* _SUPPLIED TEXT_:

Eastman was interviewed by the OC Register late last month (full article). His main point was that proponents of Prop 8 should be emphasizing how inferior gay “situations” are to their hetero counterparts, as opposed to their campaign lie that they wanted gay citizens to have all the same rights as non-gay people.  Eastman says in the article:

“Marriage is for procreation and promotion of the family. There is a biological connection to the institution of marriage. The people who have the greatest natural instinct to care for children are the natural parents.

“That natural instinct is so powerful that when we push it aside, it can have a profound affect on society. When one or more of the parents are adoptive, you’re usually starting with a less-than-optimal child-rearing situation.”

The logical oversights here are obvious. People marry for many reasons–birthing and/or raising children together is often not one of them. Marriage is not about “procreation.” If that was the sole reason for people to get married, then old people, infertile people, and people who do not want kids would be ineligible (for the record, not all same sex couples want to have kids). The idea that adoptive families are “less than” biological families presumes that bio families are all the Cleavers and the Cosbys. As a back-sliden social worker with career experience in the county foster/adoption system, I must point out that when a foster child is adopted, it is because that child was in some way abandoned or neglected by its biological parents and family–so much for natural instinct.

Eastman’s interview prompted an op-ed piece, entitled “Unjustified Accusations,” in Chapman’s university paper, the Panther. Andrew Scheppmann writes:

Adoptive parents endure a lengthy and time-consuming process to start a family and to give homes to children in the foster care system – many of whom come from abusive homes and were taken away from their biological parents.

Eastman is assuming that adopted children will turn out poorly and affect society negatively. But his accusations are unfounded and unjustified.

Eastman responded to this op-ed with a Letter to the Editor in which he splits hairs over whether he meant that children raised by non-bio parents will turn out “poorly” or “less well” than those raised by bio parents in a “low conflict marriage” (such as the Cleavers and the Cosbys). His money line is this: “It is unfortunate that debate over this contested issue has taken on such an anti-intellectual cast.”

* _EXERCISES_:
a) Name every group of people that the Eastman passage says would be ineligible to marry if procreation were the sole reason for marriage.
b) Render this sentence from the Eastman passage in Spanish: "Eastman is assuming that adopted children will turn out poorly and affect society negatively."
The listing that comes next is separate material with no connection to the Eastman passage.

* _EXTRACTED RECORDS_:
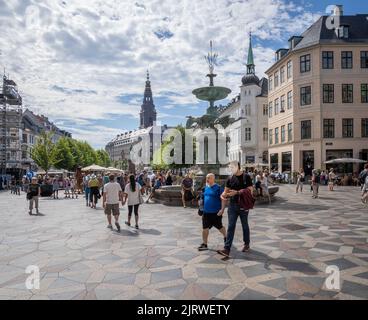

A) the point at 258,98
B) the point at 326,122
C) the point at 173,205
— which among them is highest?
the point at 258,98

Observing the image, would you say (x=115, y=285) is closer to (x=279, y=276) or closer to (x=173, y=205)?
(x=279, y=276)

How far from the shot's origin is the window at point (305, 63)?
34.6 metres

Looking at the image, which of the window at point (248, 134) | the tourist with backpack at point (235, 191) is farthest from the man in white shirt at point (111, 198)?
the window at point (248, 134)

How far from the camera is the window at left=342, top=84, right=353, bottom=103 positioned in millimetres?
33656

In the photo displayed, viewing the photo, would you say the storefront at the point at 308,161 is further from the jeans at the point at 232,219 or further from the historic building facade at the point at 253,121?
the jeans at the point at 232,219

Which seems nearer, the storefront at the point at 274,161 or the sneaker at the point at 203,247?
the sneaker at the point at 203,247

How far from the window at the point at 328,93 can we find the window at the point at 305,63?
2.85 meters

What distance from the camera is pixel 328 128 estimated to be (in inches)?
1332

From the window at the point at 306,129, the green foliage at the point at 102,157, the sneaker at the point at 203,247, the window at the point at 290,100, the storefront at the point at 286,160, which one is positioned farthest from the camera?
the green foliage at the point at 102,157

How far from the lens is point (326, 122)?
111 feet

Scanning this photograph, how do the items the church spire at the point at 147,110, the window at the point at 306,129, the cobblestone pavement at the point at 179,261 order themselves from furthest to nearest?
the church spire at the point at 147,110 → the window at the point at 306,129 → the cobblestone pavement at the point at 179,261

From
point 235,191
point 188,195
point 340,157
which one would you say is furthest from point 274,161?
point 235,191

* _ACTIVITY ANSWERS_:
a) Old people, infertile people, and people who do not want kids.

b) Eastman da por sentado que los niños adoptados saldrán mal y afectarán negativamente a la sociedad.